## Fragmento del texto:
La ley es dura pero es la ley, es un paradigma del positivismo legalista, aquel que cree y rinde culto a la letra y a su gramática, como un fin en sí mismo que, al ser replicado en decisiones judiciales, produce sensación de seguridad y confianza en el ordenamiento jurídico por parte de la sociedad.

La Teoría Pura del Derecho de Kelsen, en cierta manera, es la renovación moderna del paradigma greco-romano milenario, empero, somete las escalas y niveles normativos a un condicionamiento superior gradual, hasta llegar al último escalón, que es la Constitución en forma de pirámide jurídica (validez), todo lo cual debía mantenerse asépticamente liberado de la ética y el valor, lo que de alguna manera chocaba con la naciente filosofía de los valores de finales del siglo XIX y principios del XX, conllevaba a que se afirmara que, dice García de Enterría, “la instauración del Estado Legislativo en Europa con la Revolución Francesa intentó reducir al Juez a una máquina neutra subsumir hechos concretos en los supuestos de las Leyes” (Cfr. Bernard Schwartz, Los diez mejores jueces de la Historia norteamericana).

(Filas de datos de preguntas espaciales)
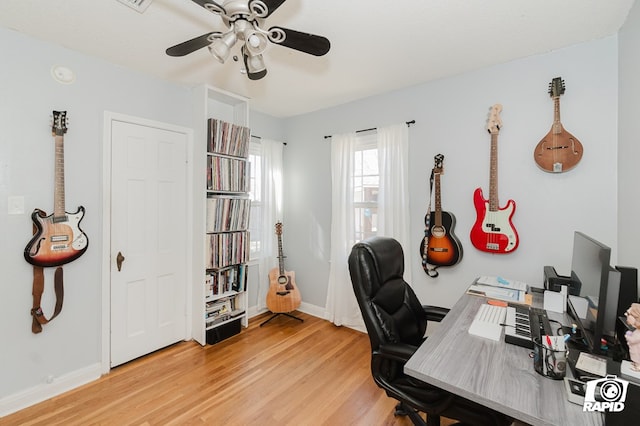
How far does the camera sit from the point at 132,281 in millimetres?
2484

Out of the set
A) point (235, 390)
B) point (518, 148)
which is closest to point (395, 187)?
point (518, 148)

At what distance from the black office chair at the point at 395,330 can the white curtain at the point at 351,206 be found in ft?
3.44

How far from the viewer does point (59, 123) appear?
80.6 inches

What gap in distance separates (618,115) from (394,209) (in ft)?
5.45

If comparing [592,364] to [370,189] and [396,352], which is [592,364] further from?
[370,189]

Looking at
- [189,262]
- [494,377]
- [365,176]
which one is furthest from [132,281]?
[494,377]

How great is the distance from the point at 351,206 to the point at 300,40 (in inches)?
78.2

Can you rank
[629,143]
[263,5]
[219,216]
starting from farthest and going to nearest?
[219,216]
[629,143]
[263,5]

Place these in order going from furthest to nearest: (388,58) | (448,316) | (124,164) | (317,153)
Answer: (317,153), (124,164), (388,58), (448,316)

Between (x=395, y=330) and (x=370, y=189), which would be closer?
(x=395, y=330)

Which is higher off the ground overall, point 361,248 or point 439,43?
point 439,43

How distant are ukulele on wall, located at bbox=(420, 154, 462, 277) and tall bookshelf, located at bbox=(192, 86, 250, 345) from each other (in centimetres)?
184

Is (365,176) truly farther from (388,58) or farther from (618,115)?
(618,115)

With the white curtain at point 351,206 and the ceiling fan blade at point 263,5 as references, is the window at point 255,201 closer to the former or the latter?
the white curtain at point 351,206
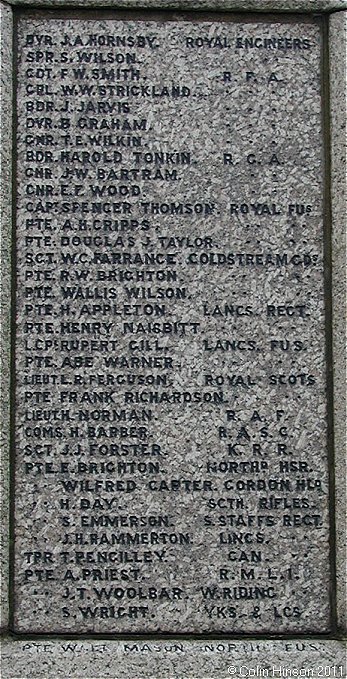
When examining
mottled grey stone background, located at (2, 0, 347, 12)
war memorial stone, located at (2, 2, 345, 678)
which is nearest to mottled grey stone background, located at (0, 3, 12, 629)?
war memorial stone, located at (2, 2, 345, 678)

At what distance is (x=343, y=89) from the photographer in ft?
11.2

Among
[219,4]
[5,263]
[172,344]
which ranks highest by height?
[219,4]

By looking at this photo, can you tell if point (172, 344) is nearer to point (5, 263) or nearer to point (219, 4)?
point (5, 263)

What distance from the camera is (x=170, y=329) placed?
333cm

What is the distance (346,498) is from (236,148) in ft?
4.32

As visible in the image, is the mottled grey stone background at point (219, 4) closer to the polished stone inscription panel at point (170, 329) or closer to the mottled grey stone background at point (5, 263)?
the polished stone inscription panel at point (170, 329)

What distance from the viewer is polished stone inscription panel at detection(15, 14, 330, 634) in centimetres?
326

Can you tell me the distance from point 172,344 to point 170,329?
54 millimetres

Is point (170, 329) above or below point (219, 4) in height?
below

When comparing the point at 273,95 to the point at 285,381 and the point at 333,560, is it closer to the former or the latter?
the point at 285,381

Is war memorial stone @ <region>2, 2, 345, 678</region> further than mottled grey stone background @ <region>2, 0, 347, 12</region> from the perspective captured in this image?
No

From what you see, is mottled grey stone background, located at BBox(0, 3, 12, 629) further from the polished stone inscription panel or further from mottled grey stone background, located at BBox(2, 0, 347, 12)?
mottled grey stone background, located at BBox(2, 0, 347, 12)

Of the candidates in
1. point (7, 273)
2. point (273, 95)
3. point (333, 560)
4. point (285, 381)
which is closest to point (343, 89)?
point (273, 95)

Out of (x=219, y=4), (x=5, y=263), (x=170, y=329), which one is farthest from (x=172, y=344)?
(x=219, y=4)
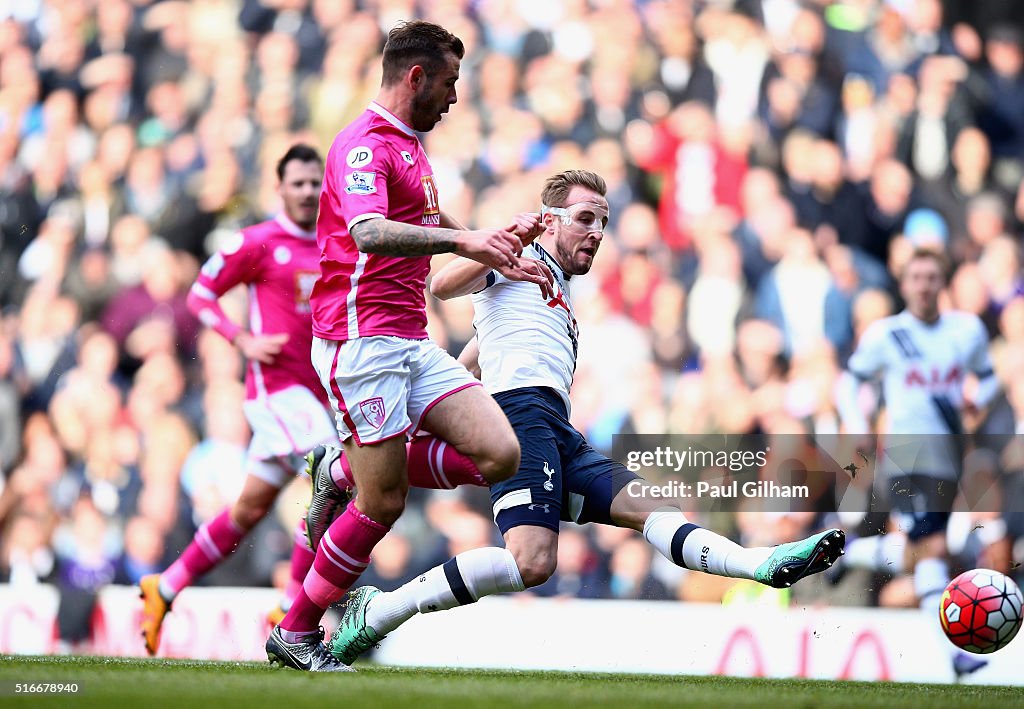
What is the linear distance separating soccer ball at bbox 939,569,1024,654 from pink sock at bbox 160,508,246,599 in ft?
10.4

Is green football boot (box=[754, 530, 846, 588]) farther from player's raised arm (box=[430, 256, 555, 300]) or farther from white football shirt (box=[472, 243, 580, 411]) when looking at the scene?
player's raised arm (box=[430, 256, 555, 300])

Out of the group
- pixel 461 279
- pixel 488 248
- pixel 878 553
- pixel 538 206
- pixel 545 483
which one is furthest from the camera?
pixel 538 206

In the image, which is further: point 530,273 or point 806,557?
point 530,273

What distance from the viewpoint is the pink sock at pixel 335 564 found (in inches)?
181

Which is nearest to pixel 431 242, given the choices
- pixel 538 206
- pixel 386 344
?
pixel 386 344

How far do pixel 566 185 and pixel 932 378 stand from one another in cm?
259

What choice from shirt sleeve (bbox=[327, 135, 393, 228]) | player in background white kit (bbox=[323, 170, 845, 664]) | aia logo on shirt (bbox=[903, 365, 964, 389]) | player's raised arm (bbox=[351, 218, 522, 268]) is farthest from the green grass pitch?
aia logo on shirt (bbox=[903, 365, 964, 389])

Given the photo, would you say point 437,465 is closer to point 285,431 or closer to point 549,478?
point 549,478

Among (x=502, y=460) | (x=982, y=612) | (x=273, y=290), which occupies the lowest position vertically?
(x=982, y=612)

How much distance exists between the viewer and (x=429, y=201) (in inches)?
184

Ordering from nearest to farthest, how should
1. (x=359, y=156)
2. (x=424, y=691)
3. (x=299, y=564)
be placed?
(x=424, y=691)
(x=359, y=156)
(x=299, y=564)

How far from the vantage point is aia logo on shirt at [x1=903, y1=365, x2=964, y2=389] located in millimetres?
6762

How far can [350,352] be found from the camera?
4.49 meters

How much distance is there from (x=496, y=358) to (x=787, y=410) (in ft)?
7.51
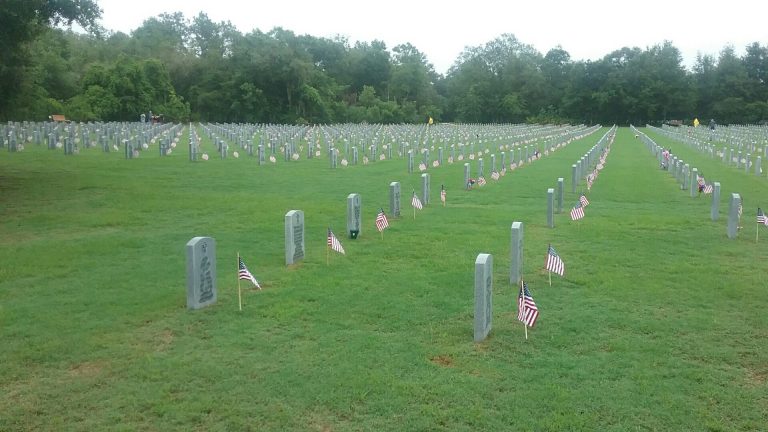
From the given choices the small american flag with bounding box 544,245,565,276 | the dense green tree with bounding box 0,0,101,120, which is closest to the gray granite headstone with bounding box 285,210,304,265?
the small american flag with bounding box 544,245,565,276

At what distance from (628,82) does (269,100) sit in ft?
167

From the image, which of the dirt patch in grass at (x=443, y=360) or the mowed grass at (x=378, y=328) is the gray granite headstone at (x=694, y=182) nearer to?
the mowed grass at (x=378, y=328)

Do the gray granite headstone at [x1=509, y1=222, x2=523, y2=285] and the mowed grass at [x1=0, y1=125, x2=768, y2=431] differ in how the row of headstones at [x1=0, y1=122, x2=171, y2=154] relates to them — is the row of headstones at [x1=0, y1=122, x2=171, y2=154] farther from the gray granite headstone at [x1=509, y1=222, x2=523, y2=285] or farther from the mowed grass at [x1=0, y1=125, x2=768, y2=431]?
the gray granite headstone at [x1=509, y1=222, x2=523, y2=285]

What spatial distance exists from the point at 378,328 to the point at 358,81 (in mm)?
92861

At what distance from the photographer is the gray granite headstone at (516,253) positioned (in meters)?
8.80

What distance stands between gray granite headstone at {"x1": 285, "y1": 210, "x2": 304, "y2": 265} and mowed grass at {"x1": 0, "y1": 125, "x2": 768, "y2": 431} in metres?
0.31

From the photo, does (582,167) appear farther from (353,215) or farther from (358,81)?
(358,81)

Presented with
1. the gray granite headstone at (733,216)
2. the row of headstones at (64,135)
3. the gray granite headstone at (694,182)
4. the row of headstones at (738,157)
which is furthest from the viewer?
the row of headstones at (64,135)

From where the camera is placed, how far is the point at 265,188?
789 inches

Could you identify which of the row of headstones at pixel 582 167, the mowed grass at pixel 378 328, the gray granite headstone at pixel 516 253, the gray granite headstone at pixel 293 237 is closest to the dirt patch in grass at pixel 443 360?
the mowed grass at pixel 378 328

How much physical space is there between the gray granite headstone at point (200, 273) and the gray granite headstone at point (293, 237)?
2044 millimetres

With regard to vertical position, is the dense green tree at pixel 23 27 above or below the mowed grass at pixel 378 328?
above

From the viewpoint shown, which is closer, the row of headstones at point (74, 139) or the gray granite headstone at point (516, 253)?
the gray granite headstone at point (516, 253)

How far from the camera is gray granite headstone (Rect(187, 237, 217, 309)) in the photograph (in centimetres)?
766
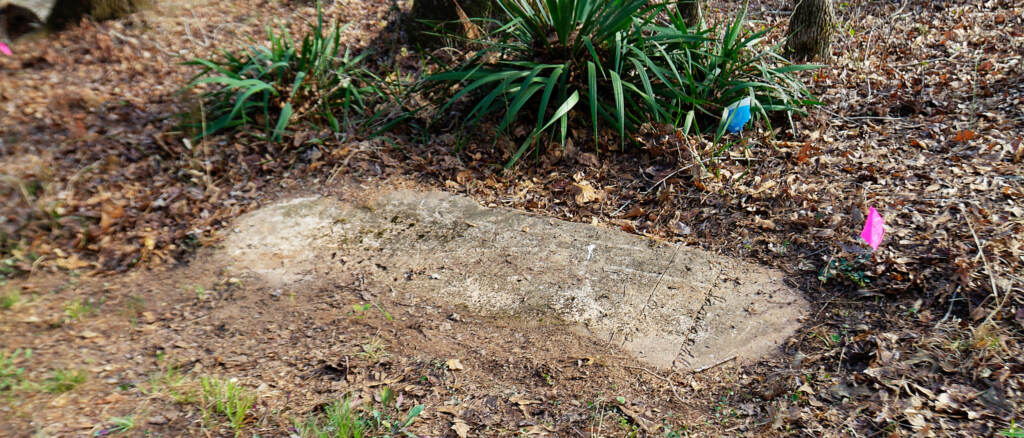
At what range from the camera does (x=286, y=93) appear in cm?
466

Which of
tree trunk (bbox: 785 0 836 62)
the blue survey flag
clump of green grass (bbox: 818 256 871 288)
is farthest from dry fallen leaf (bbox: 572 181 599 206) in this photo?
tree trunk (bbox: 785 0 836 62)

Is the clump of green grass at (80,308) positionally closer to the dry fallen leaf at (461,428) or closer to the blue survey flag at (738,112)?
the dry fallen leaf at (461,428)

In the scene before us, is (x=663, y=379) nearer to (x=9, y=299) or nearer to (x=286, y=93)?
(x=9, y=299)

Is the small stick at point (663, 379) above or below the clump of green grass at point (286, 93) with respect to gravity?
below

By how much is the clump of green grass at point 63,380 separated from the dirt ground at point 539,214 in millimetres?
23

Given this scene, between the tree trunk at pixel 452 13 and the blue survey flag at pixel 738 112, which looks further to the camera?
the tree trunk at pixel 452 13

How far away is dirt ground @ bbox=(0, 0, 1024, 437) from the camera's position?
2.44m

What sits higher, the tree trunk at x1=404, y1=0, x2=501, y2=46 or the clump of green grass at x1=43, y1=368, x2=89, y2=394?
the tree trunk at x1=404, y1=0, x2=501, y2=46

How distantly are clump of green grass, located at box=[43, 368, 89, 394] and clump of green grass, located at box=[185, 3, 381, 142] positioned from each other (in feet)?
7.31

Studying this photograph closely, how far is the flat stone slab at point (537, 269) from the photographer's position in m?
2.95

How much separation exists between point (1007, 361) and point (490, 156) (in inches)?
120

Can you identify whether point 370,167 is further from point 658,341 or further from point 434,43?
point 658,341

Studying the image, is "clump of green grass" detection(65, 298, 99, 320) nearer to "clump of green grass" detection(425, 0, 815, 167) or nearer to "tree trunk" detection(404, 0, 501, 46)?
"clump of green grass" detection(425, 0, 815, 167)

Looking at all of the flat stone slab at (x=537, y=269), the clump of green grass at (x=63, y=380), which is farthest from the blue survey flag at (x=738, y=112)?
the clump of green grass at (x=63, y=380)
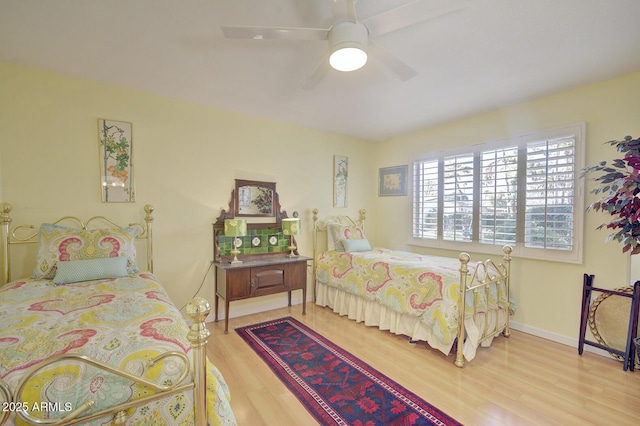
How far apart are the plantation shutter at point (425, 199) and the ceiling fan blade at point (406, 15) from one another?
272cm

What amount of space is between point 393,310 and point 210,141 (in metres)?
2.83

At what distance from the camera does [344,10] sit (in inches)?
58.7

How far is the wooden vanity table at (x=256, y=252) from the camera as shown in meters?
3.08

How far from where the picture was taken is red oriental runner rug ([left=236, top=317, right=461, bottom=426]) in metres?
1.78

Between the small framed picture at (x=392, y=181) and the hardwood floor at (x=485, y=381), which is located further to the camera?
the small framed picture at (x=392, y=181)

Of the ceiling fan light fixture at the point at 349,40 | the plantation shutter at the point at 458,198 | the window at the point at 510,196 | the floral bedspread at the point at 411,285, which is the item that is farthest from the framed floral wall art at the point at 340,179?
the ceiling fan light fixture at the point at 349,40

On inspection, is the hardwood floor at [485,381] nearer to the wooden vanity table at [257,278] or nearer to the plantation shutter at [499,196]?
the wooden vanity table at [257,278]

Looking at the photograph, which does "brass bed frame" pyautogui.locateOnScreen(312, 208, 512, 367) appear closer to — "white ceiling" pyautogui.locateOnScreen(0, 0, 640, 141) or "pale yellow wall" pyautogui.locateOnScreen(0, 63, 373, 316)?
"white ceiling" pyautogui.locateOnScreen(0, 0, 640, 141)

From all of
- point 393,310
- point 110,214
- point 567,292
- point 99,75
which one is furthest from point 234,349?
point 567,292

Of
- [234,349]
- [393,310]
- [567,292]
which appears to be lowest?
[234,349]

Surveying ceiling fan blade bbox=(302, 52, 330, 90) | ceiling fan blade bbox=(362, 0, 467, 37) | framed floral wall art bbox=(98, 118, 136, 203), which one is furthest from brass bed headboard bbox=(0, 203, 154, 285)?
ceiling fan blade bbox=(362, 0, 467, 37)

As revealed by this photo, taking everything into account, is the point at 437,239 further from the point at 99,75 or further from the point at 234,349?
the point at 99,75

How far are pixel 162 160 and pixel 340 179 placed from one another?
A: 8.19 ft

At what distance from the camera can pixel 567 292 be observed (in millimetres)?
2793
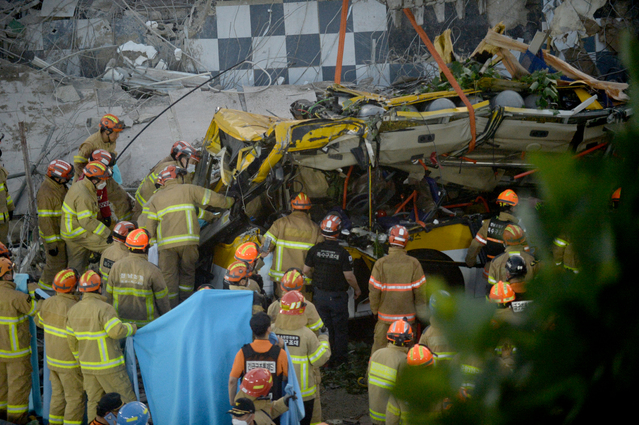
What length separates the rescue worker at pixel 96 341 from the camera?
16.1 ft

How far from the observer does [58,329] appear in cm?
515

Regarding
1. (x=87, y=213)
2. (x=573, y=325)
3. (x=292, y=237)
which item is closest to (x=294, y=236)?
(x=292, y=237)

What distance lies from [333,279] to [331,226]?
21.8 inches

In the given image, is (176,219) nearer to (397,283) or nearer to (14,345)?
(14,345)

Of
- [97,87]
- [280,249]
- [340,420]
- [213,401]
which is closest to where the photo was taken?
[213,401]

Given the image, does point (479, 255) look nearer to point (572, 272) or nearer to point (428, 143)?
point (428, 143)

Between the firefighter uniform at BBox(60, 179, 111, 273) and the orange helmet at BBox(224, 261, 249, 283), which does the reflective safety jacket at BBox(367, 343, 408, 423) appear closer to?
the orange helmet at BBox(224, 261, 249, 283)

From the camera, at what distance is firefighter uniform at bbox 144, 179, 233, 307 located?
6.47 metres

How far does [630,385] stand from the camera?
2.57 feet

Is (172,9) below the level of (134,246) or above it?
above

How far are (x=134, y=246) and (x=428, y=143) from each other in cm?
300

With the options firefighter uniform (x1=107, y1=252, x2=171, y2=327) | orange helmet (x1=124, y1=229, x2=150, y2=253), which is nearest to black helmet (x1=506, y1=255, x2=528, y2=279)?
firefighter uniform (x1=107, y1=252, x2=171, y2=327)

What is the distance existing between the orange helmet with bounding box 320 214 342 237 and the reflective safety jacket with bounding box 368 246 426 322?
0.57 m

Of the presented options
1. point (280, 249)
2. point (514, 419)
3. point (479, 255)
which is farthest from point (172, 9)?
point (514, 419)
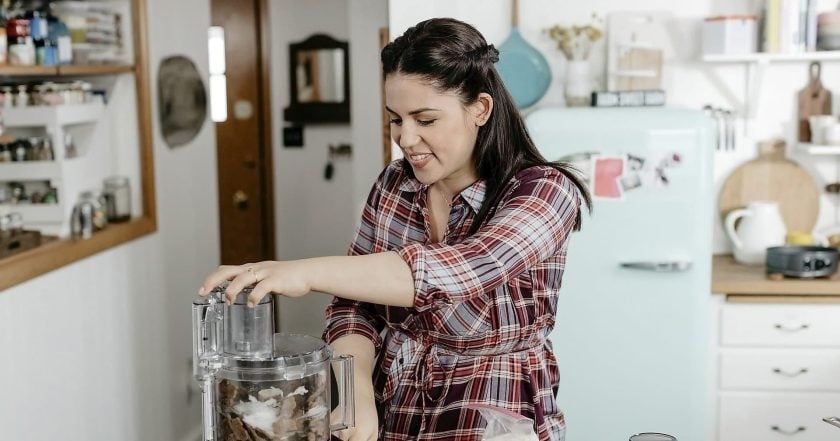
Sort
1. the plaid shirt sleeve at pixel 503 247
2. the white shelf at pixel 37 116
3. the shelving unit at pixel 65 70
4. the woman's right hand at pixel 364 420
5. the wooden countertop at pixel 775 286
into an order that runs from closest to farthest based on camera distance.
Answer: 1. the plaid shirt sleeve at pixel 503 247
2. the woman's right hand at pixel 364 420
3. the shelving unit at pixel 65 70
4. the white shelf at pixel 37 116
5. the wooden countertop at pixel 775 286

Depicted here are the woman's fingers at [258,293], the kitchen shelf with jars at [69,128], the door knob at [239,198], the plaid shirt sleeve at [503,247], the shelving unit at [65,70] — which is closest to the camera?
the woman's fingers at [258,293]

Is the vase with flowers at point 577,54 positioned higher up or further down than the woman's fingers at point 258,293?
higher up

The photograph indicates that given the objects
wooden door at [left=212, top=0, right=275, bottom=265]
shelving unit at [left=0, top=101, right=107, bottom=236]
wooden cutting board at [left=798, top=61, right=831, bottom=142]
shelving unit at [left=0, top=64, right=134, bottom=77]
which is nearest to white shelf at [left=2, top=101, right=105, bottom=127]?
shelving unit at [left=0, top=101, right=107, bottom=236]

## Objetivo:
Retoma el texto sobre el positivismo legalista y la teoría de Kelsen justo después de su última oración y continúa su desarrollo.

## Respuesta:
La filosofía jurídica, fundamento del constitucionalismo moderno, ha sido alimentada sin duda alguna por la filosofía de los valores. De por sí, la filosofía tiene una tendencia axiológica, de allí que, si los filósofos jurídicos se nutren de la filosofía de los valores, lo que implica necesariamente que se le ha ganado la partida al “formalismo jurídico”, resulta obvio dice el gran filósofo vallenato, se impone una “dirección axiológica del derecho”, que a su vez, comporta una “ética material de los valores”, donde se reclama que los mismos abandonen el simple formalismo y se constituyan en realidades, así en ciertas o en muchas ocasiones no se realicen, especialmente cuando se trata de los valores más altos.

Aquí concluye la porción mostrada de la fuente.